When it comes to choosing between the two available choices for multicast discovery (PGM or RV):
- There is no functional difference between using the built-in PGM reliable multicast protocol stack or using TIBCO Rendezvous as the discovery protocol.
- You only need to have TIBCO Rendezvous installed on your machine if you want to use it for multicast delivery. If you only use PGM multicast delivery then RV does not even need to be installed on the machine.
- Using TIBCO Rendezvous as the discovery protocol can give you a little more flexibility in your deployment mode (for example making remote daemon connections or leveraging RVRDs).
With Unicast discovery, all communication between Metaspace members occurs solely over TCP connections (no UDP or multicast). The best practices for unicast discovery are:
- ALL of the Metaspace members MUST use exactly the same Discovery URL string.
- If you want fault-tolerance for the discovery service, then you must specify more than one IP:PORT in the discovery URL.
- If all of the processes for all of the IP:PORTs listed in the discovery URL disappear, the Metaspace temporarily stops working (but data is not necessarily lost) until one of those processes is restarted.
In practice, to use Unicast discovery, you will designate some machines as the “servers” of the cache service. You will want to start and keep restarting at least one ActiveSpaces process if needed on each of those nodes (as a service or using Hawk, for example). These processes can be but do not have to be as-agents; they just have to connect to the Metaspace to keep it alive, regardless of whether they seed anything or not.
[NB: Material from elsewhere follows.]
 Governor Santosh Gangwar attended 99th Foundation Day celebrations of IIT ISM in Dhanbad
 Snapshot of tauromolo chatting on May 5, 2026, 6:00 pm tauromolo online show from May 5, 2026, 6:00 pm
Those processes will be the “well known” Metaspace members that you will use in the discovery URL.
Use a different listen port than the default for those “well known” processes, for example, 60000. This way you can start the specific processes you want using a Listen URL of “tcp://:60000”.
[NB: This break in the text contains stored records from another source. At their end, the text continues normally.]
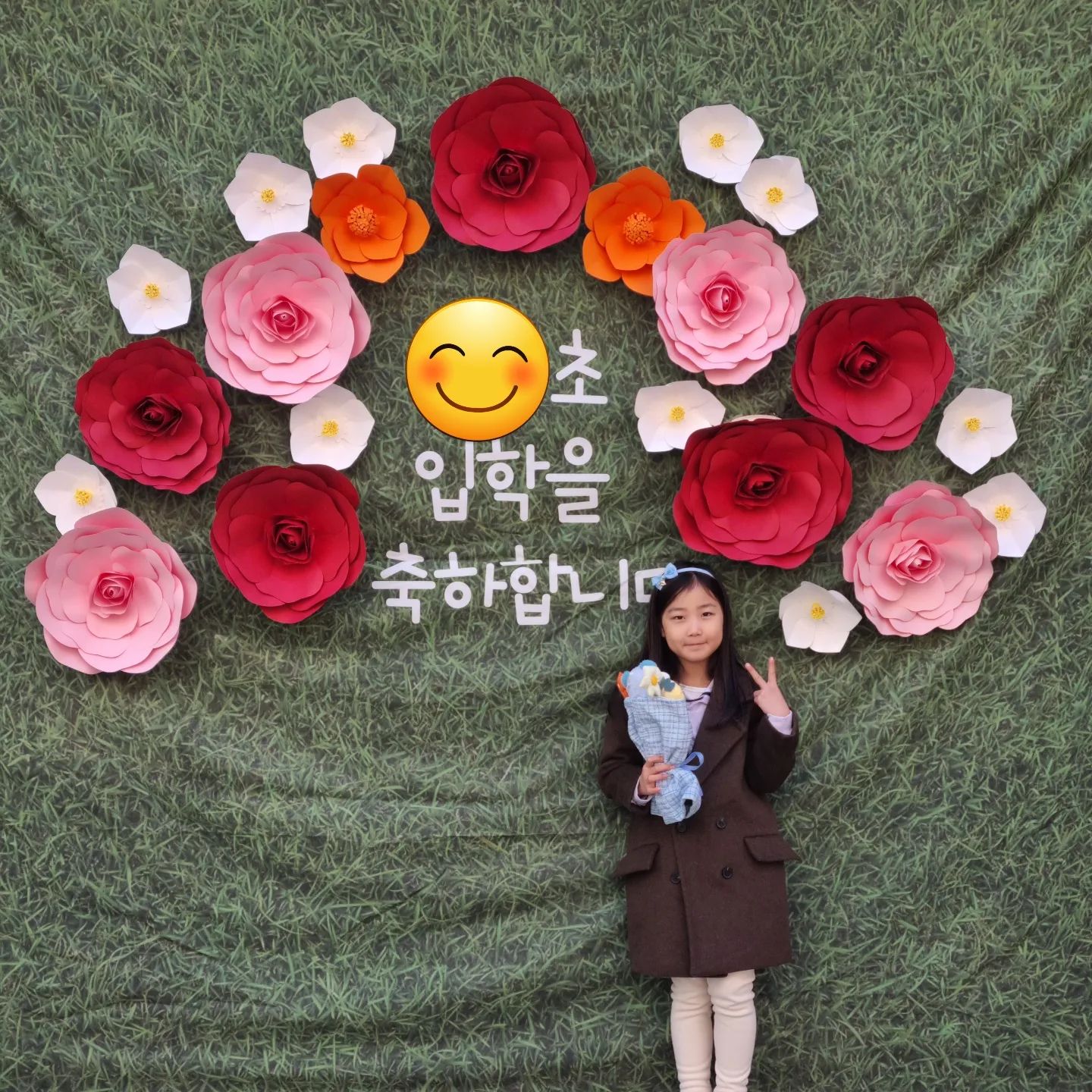 #입학식

드디어 둘찌도 학교 들어갔어요 ㅎㅎ
첫찌 1학년때 담임선생님이 둘찌 담임 되서
넘넘 기쁜거 있죠 ㅎㅎ
거기다 맨 앞자리 된 것도 넘 다행이고..
집중해서 대답도 잘하는 모습보니 걱정 끝.
얼집때 친구들, 같은아파트 친구들이 꽤 많아서
학교 생활도 잘할듯 해요 
원래 매번 나 혼자 걱정하는거지만...
초등된 걸 축하해^^
내일부터 잘 다녀보자♡
.
.
#초등입학 #8살 #8세여아 #학교가다 #낼부터가방메자 #여우자매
Host IP1: as-agent –listen “tcp://:60000” –discovery “tcp://IP1:60000;IP2:60000”
Host IP2: as-agent –listen “tcp://:60000” –discovery “tcp://IP1:60000;IP2:60000”
where IP1 and IP2 can be any hostname that resolves to or is an IP address.
Remote Client Connection
Remote clients are ActiveSpaces processes that connect to the metaspace indirectly through a directly connected “proxy” member of the metaspace.
- There is NO loss of functionality for the client application whether it is directly or remotely connected to the metaspace.
- If there is ANY one-way firewall or ANY Network Address Translation happening between any two machines, the ActiveSpaces processes on those machines will NOT be able to connect to each other. In this case, you have no other choice but to deploy the processes on one of the machines are remotely connecting to the processes on the other machine(s).
- Remote clients initiate a single TCP connection to the proxy member they are connecting to.
- While directly connected, members of a metaspace have a single TCP connection to every other member, which might be initiated from either end.
- A Metaspace scales to a much larger number of remotely connected members than directly connected members.
- If you have a lot of “pure client” processes that never seed on anything, consider deploying them as remote clients.
- Remotely connected clients, however, experience on average higher space operation response time than directly connected processes (although remote client throughput will not necessarily be lower).
- Although a remotely connected process can never seed on any space, the “seeded scope” is still meaningful: it is then the scope of what the proxy member the remote is connected to seeds.
- This means that Get requests from a remote client on any key that the proxy is connecting to seeds or replicates will be serviced with the lowest latency time (order of a network round trip)!
The simplest way to make a remote client connection is to use a Discovery URL in the form: “tcp://IP:Port?remote=true”
Where IP and Port are the name of the machine where a proxy is running. You can start an as-agent and specify that it provides remote connectivity by using
the -remote_listen parameter:
On host IP1 enter:
as-agent –remote_listen “tcp://:55555”
and then use the Discovery URL “tcp://IP:55555?remote=true” on any application.